PROBLEMS TO WORK ON:
1: In the earnings call transcript, how does Joe Cantie characterize the margin of the brake component and module business?
2: Write the next portion of the earnings call transcript, picking up right after its final line.

DOCUMENT SEGMENT:

Ladies and gentlemen, we’ll now begin the question-and-answer portion of today’s call. (Operator Instructions) And your first question comes from the line of Ravi Shanker with Morgan Stanley.

Ravi Shanker - Morgan Stanley

Thanks. Good morning, everyone.

Joe Cantie

Good morning.

Ravi Shanker - Morgan Stanley

Joe, if I could just follow-up on your comments on the 2Q margins. Can you give us a little more color on what you mean by a product mix in the second quarter, because it does seem like you’re getting out of some of the module business which should be margin accretive? And also I believe the brakes contract was lower than 8.5% margin business, so that should also be accretive to your margin to (indiscernible)?

Joe Cantie

So let me start with the brake component and module business. That was a healthy margin business for us. So it was above the Company average as we’ve discussed before at the EBIT level. So that goes away and we wind up having a higher amount of sales, a lot of it driven by some of our expansion plans primarily in places like China, when you’re ramping up business, it tends to come with a lower profitability in the early parts of the ramp versus the later. So that’s the -- that's what I was referring to in broad strokes regarding the product mix.

Ravi Shanker - Morgan Stanley

So you’re saying higher backlog versus higher core business?

Joe Cantie

I guess, yes.

Ravi Shanker - Morgan Stanley

Okay. I can probably follow-up offline for some more detail on that. Also we heard some other suppliers talk about potential movement in the M&A environment in the last few months and how it appears that some people appeared to be talking now and deals maybe getting done. Are you seeing something similar and are you guys potentially looking to move on the M&A side?

John Plant

I’m not aware of any discussions regarding on Ravi. So it’s difficult for me to provide any illumination to your comment, specifically on other deals regarding TRW, we have nothing at this point to comment on. I think in previous calls, although we said that there are some things that we’d consider would be in -- on our radar screen, should they ever become available. There is nothing to decide on that front at this point of time. And I guess that there will be always things we’d consider divesting if that was appropriate, but at this point you shouldn’t assume any change for TRW.

Ravi Shanker - Morgan Stanley

Understood. And just lastly John, just following up on your comments on Brazil, clearly it’s a difficult environment and the number of suppliers and OEMs are talking about that as well. Are you thinking of taking any concrete actions either restructuring or anything else to right size your footprint or something that will improve the kind of the profitability of the operations there?

RECORD EXCERPTS:
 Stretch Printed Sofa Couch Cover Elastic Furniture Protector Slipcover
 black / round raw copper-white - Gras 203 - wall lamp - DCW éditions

* * *

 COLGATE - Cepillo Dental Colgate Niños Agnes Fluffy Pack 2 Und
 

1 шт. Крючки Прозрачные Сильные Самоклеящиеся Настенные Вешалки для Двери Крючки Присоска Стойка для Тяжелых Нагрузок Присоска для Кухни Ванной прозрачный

TASK-BY-TASK ANSWERS:
1: He describes it as a healthy margin business, above the Company average at the EBIT level.

2:
John Plant

I mean the short answer would be to be no. We have not increased our footprint in Brazil over recent years. We have taken steps to increase the investment in some of the new product areas. For example, our investments to introduce airbag technology to Brazil in -- due to legislation plus some investments in electronics and antilock braking. And also we’ve had the opportunity of increasing our steering business through electric power steering, so we’ve actually had the opportunity of substantial content growth in Brazil, which enabled us to weather a lot of the storm in 2013, and we were -- I’d say profitable. Maybe we would like it to be more profitable than it was and we are hoping for a better result in 2014 as soon as these investments reach a greater position in maturity. But it's specific as to restructuring in terms of closing plants. No, we will do our normal thrifting of, I would say for productivity because we need productivity in South America to improve the overall competitiveness of the region, but that is -- that’s just our normal way of doing business and it doesn’t evolve any specific plant closures or restructuring. So, nothing to be announced in TRW on that front, that I can see at this point in time.

Ravi Shanker - Morgan Stanley

Great. Thank you.

John Plant

Thank you.

Operator

And our next question comes from the line of Rod Lache with Deutsche Bank.

Rod Lache - Deutsche Bank

Good morning everybody.

John Plant

Hi, Rod.

Rod Lache - Deutsche Bank

You guys have permission to butcher my name as well.

John Plant

Yes.

Joe Cantie

No, I don’t want to do that. I was thinking about -- I am thinking about Nick the guy you see on the TV or MTV, but, I mean Rod we -- that's right. But I am good with just Rod Lache, that’s good.

Rod Lache - Deutsche Bank

Okay. I have a question for Mr. Cantie, about the -- just the earnings -- just one detail; was there a tailwind year-over-year from legal expense and pension in the quarter?

Joe Cantie

No, when you look at the pension, when you see our queue that will be filed probably later today. There’s a page drawing it out. We had a $2 million difference between pension -- between the two quarters, so $2 million is the material on the pension side. On the legal side, no there’s no material difference between the two quarters.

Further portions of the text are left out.